Foi exatamente isso que aconteceu sábado passado:

blusa Carol Campos Store | saia Adriana Meira | Bota Cavage | Bolsa Dolce & Gabbana

Eu sei que pela foto não mudou tanta coisa dos primeiros looks, já que continuei combinando com peças pretas. Dessa vez resolvi usá-la com uma blusa que eu me sinto mais poderosa, com o truque da jaqueta na cintura (depois que usei pela primeira vez nesse look, não quero outra coisa) e um mini mix de estampas com a bolsa de oncinha.

Além dessa saia, outra peça que voltou para casa comigo depois da visita ao ateliê da Adriana foi esse vestido aqui, só que em preto. Pretendo usar num casamento no dia 25 e se a foto ficar à altura trago o look pro blog. Sei que esse post já está cheio de fotos, mas como o trabalho da Adriana é tão singular e especial, resolvi trazer pra vocês um pouco das fotos que ela fez no Sertão da Bahia, de onde sua família vem e de onde ela tira inspiração para a maioria de suas criações. Eu sei que esse post já tem muito foto, mas é coisa bonita de se ver, vale botar mais, né? :D

Perguntei pra Dri o que tinha por trás dessa coleção tão bonita e autoral dela, pra nós ela disse:

“Como toda coleção que faço tem histórias, memórias e amor. Escolhi fotografar na fazenda do meu pai justamente por esse motivo. O lugar guarda memórias da infância, finais de semana e férias muito bem vividas lá. Eu tinha todo um mundo imaginário para me inspirar, além das minhas avós, que eram artistas dos bordados e costuras. Nomeei a coleção de ‘Umbuzeiros’ , árvore típica da caatinga com um fruto bem famoso por aquelas bandas. O umbu nasce na seca ou na chuva, sempre dá no pé. Essa espécie representa bem a força do sertanejo de ser antes de tudo, um forte… já dizia Euclides da Cunha em Grande Sertão Veredas.

E como não poderia faltar: os pássaros! Claro! Dessa vez tem o carcará, ave de rapina do sertão, imponente, terrível; o beija-flor, doce, romântico, difusor de amor e prosperidade; e, uma ave inventada, uma mistura de calopsita colorida com uma arara.
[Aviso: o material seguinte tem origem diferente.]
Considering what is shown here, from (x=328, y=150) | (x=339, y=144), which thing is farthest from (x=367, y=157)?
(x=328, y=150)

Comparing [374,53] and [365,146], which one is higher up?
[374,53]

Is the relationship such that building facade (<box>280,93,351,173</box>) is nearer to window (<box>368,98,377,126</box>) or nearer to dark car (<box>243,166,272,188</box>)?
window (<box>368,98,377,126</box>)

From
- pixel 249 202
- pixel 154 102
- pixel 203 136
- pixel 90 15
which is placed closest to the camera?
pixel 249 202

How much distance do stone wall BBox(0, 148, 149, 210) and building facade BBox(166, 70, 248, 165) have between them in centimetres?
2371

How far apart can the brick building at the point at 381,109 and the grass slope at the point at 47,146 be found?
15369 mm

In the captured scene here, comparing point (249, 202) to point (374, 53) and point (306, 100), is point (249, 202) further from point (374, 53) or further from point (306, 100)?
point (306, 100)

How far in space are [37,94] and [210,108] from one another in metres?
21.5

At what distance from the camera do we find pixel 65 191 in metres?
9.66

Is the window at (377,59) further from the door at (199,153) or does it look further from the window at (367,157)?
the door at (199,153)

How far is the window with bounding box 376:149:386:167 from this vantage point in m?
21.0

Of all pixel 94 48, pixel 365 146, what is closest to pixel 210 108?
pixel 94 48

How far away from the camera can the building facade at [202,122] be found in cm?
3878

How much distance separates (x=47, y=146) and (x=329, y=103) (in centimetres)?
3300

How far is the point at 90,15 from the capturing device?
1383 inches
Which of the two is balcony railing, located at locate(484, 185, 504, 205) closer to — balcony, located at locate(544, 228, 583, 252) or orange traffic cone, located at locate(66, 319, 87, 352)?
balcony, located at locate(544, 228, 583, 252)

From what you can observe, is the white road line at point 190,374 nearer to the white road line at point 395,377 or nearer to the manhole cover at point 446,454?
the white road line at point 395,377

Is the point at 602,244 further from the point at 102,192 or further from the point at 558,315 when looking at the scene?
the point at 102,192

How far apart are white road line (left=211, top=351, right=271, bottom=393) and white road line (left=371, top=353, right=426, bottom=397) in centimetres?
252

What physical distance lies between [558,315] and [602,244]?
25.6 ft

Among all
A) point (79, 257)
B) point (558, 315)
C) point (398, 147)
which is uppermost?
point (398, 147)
Todas elas representam a minha personalidade, a sua, a nossa… como somos diferentes e parecidas, fortes e frágeis, criativas e únicos, transformadoras e renovadoras da nossa realidade.”

Impressionante como o trabalho da Adriana Meira nessa coleção trouxe isso, somado à força do feminino que sempre identifico nas rosas, nas flores e nas formas tantas vezes relacionadas de maneira muito discreta (tão discreta que só passei a entender a referência depois que ela nos contou) aos órgãos do nosso gênero.

Na moda, eu sempre fui de comprar mais em fast fashion e sempre no exterior, que era onde encontrava tudo que eu queria eu grades maiores, que coubessem em mim. Apoiar marcas locais é lindo e eu sou uma entusiasta, mas entendo que para quem está naquele limbo do 44/46, como eu, é quase sempre uma experiência frustrante, muitas vezes destruidora de autoestima. As peças de marcas brasileiras que eu tenho no armário só estão lá porque fui convencida que elas tinham meu tamanho. Porque trabalhei dentro delas ou porque conheci gente que trabalha ou trabalhou nelas e me fizeram testar.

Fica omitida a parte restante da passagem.